Here is some code to load the data (which is located in vu_datenanalyse_students/unit_3/data/):

# assumes your working directory is already unit_3
data = read.csv("data/Data_Metabolism.csv", sep=";")
names(data) #a detailed description of the variables can be found here: vu_datenanalyse_students/unit_3/data/Data_Metabolism.xlsx

Task 1: Explore main land use gradients and DOM composition gradients.

  1. Explore variables, consider transformations. (Land use categories are in columns 2:7 and descriptors for DOM are in columns 15:27.)
  2. Reduce the multivariate land use dataset to a few meaningful gradients. Show main land use gradients in an appropriate graph and explain the main gradients.
  3. Reduce the multivariate DOM dataset to a few meaningful gradients. Show main compositional gradients of DOM in an appropriate graph and explain the main gradients.

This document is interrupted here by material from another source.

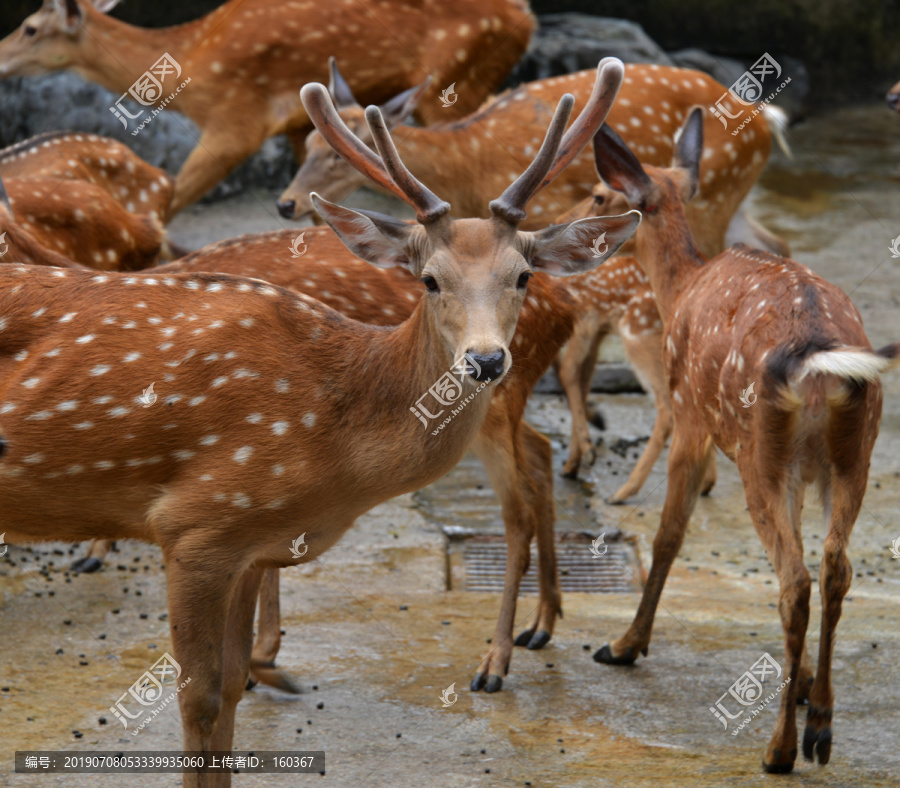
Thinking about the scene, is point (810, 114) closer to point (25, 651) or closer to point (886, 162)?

Task 2: Does land use affect DOM composition?

  1. We hypothesized that land use and GPP affects DOM composition. Improve your graph from Task 1 point 3. How can you visualize land use and GPP in this graph? (Think of color gradients or/and the function envfit). Additionally to the graph, explain your results in written text.
  2. Choose an appropriate direct/constrained ordination method to investigate the effect of land use on DOM composition. Show the result in an appropriate graph. Compare the result to the previous point (Task 2 1.), do you find the same outcomes?

Task 3: What are the drivers of stream metabolism?

  1. We hypothesized that GPP is driven by nutrients (column 12,13) and light. Choose these variables as potential predictors for GPP in multiple linear regression.
  2. Use an appropriate model building strategy to build a parsimonious model and report the results in written text and table.
  3. We hypothesized that ER is driven by GPP, DOC quantity (column 14), nutrients (column 12,13) and DOM composition (choose main gradients derived in Task 1 3.). Choose these variables as potential predictors for ER in multiple linear regression.
  4. Use an appropriate model building strategy to build a parsimonious model and report the results in written text and table.